◆ **Required action**:
According to the coral genetics abstract, which reef was found to be highly isolated and to show the signature of a recent bottleneck?

◆ **Selected passage**:
━━━━━━━━━━━━━━━━━━━━

Title

Genetic diversity and connectivity in a brooding reef coral at the limit of its distribution

Document Type

Article

Publication details

Noreen, AME, Harrison, PL & Van Oppen, MJH 2009, 'Genetic diversity and connectivity in a brooding reef coral at the limit of its distribution', Proceedings of the Royal Society, vol. 276, no. 1675.

Published version available from:

http://dx.doi.org/10.1098/rspb.2009.1050

Peer Reviewed

Peer-Reviewed

Abstract

Remote populations are predicted to be vulnerable owing to their isolation from potential source reefs, and usually low population size and associated increased extinction risk. We investigated genetic diversity, population subdivision and connectivity in the brooding reef coral Seriatopora hystrix at the limits of its Eastern Australian (EA) distribution and three sites in the southern Great Barrier Reef (GBR). Over the approximately 1270 km survey range, high levels of population subdivision were detected (global FST = 0.224), with the greatest range in pairwise FST values observed among the three southernmost locations: Lord Howe Island, Elizabeth Reef and Middleton Reef. Flinders Reef, located between the GBR and the more southerly offshore reefs, was highly isolated and showed the signature of a recent bottleneck. High pairwise FST values and the presence of multiple genetic clusters indicate that EA subtropical coral populations have been historically isolated from each other and the GBR. One putative first-generation migrant was detected from the GBR into the EA subtropics. Occasional long-distance dispersal is supported by changes in species composition at these high-latitude reefs and the occurrence of new species records over the past three decades. While subtropical populations exhibited significantly lower allelic richness than their GBR counterparts, genetic diversity was still moderately high. Furthermore, subtropical populations were not inbred and had a considerable number of private alleles. The results suggest that these high-latitude S. hystrix populations are supplemented by infrequent long-distance migrants from the GBR and may have adequate population sizes to maintain viability and resist severe losses of genetic diversity.

━━━━━━━━━━━━━━━━━━━━

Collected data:
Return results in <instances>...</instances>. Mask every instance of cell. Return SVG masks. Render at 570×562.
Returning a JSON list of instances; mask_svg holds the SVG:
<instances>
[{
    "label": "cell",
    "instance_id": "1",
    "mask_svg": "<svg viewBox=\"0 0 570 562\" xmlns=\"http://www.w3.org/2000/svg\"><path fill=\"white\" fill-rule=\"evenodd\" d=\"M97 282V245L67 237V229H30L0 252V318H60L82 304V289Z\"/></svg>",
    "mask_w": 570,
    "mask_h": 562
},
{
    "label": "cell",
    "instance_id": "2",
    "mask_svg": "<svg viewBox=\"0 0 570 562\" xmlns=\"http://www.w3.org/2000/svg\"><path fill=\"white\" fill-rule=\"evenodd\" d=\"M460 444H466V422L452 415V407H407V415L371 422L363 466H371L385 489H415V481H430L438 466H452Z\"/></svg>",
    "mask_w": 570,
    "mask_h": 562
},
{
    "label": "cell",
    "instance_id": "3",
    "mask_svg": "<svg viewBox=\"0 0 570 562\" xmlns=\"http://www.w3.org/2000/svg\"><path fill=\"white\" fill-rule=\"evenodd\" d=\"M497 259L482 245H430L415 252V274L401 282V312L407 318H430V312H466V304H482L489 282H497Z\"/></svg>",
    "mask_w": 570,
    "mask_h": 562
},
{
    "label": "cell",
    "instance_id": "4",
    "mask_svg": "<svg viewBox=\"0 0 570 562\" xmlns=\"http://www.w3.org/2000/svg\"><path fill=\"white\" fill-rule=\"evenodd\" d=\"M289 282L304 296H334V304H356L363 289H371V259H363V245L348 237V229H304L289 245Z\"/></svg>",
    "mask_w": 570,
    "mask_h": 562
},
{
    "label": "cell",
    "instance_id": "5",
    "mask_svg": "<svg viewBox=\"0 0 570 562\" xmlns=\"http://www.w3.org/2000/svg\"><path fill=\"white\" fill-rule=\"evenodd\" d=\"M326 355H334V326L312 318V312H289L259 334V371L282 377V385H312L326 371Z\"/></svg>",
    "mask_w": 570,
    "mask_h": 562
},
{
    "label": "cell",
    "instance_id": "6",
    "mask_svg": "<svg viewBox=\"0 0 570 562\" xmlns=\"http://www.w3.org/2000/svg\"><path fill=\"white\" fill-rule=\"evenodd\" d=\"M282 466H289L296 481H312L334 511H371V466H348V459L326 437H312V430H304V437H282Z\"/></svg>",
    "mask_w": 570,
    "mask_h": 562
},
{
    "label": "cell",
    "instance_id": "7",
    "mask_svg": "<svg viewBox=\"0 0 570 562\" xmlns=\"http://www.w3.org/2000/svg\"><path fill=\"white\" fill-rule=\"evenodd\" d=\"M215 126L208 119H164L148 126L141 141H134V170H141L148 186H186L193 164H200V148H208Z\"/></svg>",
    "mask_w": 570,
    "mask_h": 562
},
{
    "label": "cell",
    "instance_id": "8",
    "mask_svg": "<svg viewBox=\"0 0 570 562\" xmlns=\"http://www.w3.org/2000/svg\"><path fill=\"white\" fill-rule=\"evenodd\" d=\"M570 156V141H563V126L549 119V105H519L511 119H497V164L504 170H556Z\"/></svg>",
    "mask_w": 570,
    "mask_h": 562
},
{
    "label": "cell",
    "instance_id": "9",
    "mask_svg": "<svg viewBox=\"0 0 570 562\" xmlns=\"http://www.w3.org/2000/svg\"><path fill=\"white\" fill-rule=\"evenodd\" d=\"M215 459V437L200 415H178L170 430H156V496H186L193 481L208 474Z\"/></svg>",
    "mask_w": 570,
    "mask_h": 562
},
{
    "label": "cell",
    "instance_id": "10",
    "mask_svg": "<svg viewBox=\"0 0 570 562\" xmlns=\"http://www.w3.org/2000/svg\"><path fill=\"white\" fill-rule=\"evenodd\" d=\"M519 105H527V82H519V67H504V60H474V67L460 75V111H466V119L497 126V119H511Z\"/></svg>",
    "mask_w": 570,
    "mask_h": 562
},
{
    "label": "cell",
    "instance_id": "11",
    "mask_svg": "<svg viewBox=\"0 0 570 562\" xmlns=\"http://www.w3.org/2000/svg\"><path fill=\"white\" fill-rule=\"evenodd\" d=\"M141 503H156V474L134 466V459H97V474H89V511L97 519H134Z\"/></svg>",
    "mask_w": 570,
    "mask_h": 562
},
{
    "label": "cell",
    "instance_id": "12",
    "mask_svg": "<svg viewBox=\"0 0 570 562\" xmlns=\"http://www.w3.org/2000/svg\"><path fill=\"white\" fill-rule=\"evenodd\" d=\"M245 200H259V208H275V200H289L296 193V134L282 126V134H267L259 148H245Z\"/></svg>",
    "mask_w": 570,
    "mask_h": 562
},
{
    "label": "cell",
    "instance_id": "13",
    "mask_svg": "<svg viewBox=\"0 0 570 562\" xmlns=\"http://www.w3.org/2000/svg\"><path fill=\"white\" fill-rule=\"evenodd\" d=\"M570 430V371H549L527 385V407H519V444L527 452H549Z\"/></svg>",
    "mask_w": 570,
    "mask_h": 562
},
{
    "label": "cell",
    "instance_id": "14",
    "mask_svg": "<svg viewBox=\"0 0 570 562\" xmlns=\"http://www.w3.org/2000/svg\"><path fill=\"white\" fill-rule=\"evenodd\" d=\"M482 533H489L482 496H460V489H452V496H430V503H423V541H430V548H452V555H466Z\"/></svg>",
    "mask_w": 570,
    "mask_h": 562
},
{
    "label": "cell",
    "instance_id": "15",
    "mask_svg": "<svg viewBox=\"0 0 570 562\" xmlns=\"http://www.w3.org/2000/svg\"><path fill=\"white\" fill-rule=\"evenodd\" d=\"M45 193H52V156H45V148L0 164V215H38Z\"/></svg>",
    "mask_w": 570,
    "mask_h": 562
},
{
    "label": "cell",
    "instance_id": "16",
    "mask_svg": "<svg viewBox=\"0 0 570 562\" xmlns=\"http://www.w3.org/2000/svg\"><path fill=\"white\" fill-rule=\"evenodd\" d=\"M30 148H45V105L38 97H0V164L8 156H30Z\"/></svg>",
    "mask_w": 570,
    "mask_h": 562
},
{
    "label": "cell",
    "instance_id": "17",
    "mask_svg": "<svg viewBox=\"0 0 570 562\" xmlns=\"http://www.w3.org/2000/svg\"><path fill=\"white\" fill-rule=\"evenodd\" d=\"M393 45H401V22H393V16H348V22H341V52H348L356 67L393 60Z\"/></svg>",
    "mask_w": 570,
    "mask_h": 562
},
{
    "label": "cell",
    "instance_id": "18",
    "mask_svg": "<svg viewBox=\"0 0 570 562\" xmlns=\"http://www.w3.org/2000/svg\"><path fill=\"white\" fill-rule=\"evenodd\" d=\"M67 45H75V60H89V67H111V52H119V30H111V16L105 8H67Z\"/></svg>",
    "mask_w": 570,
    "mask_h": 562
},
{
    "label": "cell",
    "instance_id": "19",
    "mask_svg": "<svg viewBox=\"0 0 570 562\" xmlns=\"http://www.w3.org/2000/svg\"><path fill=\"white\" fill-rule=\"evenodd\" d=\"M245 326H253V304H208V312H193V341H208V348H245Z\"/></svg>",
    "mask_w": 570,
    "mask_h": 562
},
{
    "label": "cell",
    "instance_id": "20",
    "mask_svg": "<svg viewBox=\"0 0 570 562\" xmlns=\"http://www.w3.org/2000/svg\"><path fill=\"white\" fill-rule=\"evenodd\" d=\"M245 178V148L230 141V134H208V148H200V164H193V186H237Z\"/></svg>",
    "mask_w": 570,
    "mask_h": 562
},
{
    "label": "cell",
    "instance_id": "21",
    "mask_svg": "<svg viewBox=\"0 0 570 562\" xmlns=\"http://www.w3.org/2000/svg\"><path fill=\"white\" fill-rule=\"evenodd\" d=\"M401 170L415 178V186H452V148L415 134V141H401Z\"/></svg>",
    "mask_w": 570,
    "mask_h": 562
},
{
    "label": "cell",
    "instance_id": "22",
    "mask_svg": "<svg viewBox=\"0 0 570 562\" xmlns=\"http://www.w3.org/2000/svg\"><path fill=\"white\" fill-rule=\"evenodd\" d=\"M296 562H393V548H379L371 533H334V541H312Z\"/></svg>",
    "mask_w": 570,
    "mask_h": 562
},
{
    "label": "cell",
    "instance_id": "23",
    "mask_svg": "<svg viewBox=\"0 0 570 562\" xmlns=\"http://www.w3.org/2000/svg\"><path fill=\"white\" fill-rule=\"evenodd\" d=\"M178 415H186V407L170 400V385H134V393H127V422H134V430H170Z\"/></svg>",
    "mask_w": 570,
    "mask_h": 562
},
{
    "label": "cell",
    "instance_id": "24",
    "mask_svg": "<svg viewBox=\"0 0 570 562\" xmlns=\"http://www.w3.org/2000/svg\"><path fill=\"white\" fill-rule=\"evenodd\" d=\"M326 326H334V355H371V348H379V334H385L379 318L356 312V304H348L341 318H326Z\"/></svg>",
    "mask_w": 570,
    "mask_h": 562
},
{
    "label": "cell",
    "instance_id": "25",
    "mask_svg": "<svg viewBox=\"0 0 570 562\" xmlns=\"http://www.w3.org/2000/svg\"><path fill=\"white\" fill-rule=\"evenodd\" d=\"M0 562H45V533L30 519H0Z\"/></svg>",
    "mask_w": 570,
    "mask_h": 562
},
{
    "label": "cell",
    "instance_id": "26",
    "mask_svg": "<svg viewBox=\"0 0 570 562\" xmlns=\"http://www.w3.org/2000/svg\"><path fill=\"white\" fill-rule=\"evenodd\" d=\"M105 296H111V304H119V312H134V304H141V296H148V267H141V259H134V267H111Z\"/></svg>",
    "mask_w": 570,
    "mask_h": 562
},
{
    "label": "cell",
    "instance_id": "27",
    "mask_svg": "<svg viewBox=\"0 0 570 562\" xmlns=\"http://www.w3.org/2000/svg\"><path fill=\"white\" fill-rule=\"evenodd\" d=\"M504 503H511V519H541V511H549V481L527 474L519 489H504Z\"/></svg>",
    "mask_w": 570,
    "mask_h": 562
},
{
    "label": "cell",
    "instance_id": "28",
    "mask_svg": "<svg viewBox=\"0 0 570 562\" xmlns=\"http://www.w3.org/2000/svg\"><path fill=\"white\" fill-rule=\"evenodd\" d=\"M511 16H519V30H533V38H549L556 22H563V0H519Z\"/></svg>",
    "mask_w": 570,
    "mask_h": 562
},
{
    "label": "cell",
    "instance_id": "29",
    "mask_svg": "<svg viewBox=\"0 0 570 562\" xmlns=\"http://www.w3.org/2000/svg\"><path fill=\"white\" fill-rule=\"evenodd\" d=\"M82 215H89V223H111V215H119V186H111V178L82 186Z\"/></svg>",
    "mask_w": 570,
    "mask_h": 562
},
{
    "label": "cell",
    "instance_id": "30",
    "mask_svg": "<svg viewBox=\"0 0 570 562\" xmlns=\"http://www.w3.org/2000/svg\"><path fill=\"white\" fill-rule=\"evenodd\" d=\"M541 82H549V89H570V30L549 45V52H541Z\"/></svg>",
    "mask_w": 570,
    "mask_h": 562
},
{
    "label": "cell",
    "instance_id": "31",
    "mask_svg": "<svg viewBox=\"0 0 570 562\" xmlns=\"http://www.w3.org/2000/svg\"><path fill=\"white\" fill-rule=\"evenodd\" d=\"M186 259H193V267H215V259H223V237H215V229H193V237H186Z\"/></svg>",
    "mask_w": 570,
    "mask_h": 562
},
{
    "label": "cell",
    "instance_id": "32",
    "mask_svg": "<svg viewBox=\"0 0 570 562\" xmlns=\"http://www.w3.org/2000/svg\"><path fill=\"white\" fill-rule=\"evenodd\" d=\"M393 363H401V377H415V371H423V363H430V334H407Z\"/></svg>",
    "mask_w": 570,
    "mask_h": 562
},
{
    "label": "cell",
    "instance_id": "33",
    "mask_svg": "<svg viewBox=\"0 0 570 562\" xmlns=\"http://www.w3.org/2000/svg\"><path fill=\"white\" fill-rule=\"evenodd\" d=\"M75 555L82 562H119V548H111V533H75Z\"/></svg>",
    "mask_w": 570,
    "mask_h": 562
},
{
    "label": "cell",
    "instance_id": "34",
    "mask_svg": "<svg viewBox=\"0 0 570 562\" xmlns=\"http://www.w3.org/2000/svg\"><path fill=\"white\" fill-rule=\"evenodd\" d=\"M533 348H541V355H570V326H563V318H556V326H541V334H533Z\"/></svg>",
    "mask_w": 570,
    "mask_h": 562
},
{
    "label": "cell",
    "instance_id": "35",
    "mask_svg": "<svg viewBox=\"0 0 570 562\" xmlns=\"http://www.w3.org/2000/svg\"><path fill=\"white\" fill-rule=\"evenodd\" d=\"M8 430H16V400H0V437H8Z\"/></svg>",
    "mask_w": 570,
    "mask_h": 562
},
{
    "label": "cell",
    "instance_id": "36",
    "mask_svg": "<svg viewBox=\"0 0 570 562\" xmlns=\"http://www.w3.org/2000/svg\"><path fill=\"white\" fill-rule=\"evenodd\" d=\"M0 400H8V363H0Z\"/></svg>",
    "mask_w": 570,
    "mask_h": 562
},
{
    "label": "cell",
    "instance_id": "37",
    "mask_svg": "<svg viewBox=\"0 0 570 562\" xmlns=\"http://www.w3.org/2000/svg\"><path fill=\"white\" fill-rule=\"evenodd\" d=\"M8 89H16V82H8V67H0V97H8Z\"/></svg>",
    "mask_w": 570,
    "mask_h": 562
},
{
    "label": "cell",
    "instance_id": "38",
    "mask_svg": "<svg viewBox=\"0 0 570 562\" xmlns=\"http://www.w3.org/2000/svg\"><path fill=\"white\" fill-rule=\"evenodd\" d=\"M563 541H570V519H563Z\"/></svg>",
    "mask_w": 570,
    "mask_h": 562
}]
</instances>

━━━━━━━━━━━━━━━━━━━━

◆ **Exercise result**:
Flinders Reef